• [Directive 1]: Which claims fed to teachers does the book review give as examples?
• [Directive 2]: Could you carry on the book review after its final sentence, keeping it separate from the data that follows?

• [Passage given]:
** Begin **
The book covers a range of topics including the existence of
sensitive periods (when development is especially supportive of
certain types of learning); brain plasticity (an area where
earlier views about the difficult of changes in adults brains
were both false and particularly unhelpful to education);
learning to speak and to write; key developmental conditions like
dyslexia and autism, and much more. Inevitably there is limited
detail on each topic – but certainly enough as a
‘primer’ for someone with a more general interest.
The authors link the neuroscience to learning and educational
issues wherever possible. The book draws out many examples of how
brain science can inform educational practice (in schools and
beyond).
In many areas the conclusions are tentative: we do not know
yet; it seems likely; it may prove to be the case. Yet such
tentativeness is useful for teachers being recommended particular
approaches supposedly based on brain science. So when teachers
are fed claims based on when it is too late to learn language;
what ‘right-brained’ students need; the differences
between male and female brains; or the characteristics of a
learner whose thinking style derives from the dominance of their
left limbic quadrant (and sadly I have not just invented this
last example); they will now have a useful source to explore the
scientific basis of such claims.
** End **
• [Provided material]:
** Begin **
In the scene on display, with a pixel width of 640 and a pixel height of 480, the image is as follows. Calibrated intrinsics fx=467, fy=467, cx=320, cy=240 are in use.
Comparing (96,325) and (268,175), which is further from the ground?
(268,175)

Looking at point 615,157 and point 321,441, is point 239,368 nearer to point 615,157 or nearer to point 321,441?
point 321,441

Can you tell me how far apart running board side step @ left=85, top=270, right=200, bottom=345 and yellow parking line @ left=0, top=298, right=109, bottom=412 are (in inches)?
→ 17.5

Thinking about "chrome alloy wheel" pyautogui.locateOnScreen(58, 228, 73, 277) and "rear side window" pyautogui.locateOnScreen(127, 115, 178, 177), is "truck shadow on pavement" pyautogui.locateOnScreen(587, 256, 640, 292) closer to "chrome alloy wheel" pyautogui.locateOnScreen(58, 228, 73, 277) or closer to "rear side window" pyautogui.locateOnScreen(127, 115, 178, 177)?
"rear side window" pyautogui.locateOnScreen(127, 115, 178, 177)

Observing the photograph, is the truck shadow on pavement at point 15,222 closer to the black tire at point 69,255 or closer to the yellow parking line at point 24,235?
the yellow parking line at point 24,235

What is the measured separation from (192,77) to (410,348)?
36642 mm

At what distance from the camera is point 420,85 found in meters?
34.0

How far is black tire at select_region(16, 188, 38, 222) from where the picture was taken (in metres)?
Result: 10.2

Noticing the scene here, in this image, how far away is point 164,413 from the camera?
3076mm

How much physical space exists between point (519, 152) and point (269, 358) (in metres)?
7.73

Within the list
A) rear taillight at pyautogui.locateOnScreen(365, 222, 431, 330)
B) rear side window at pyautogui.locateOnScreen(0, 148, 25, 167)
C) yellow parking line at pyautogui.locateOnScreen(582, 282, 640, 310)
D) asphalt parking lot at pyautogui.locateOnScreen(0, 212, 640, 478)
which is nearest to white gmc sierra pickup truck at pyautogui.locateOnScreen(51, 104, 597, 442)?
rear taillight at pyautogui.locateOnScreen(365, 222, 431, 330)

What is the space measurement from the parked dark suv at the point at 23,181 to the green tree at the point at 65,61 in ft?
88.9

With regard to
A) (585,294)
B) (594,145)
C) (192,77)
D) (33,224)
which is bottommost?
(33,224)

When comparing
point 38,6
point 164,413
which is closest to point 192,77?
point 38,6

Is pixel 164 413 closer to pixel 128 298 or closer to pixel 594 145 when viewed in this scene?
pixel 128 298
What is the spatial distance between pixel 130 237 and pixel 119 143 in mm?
** End **
• [Exercise result 1]:
- When it is too late to learn language
- What ‘right-brained’ students need
- The differences between male and female brains
- The characteristics of a learner whose thinking style derives from the dominance of their left limbic quadrant

• [Exercise result 2]:
In fact my own reading of the book reinforced an existing view
that neuroscience is only beginning to make a significant impact
on everyday educational practice. At the moment it is able to
debunk a good deal of folk-science (often based loosely on valid
scientific ideas that do not support the over-generalised and
over-simplistic inferences drawn by enthusiasts), and to offer
enormous promise for what more may be learnt in coming years.
Blakemore and Frith’s book offers a general guide to the
state-of-the-science for the non-specialist reader. If their
view of the field is correct then a new edition will be
needed in the not-to-distant future. If their enthusiasm
for the field proves well-judged, that new edition may need to be
somewhat more substantial. For now, however, this edition offers
ideal background reading for the teacher and others concerned
with education.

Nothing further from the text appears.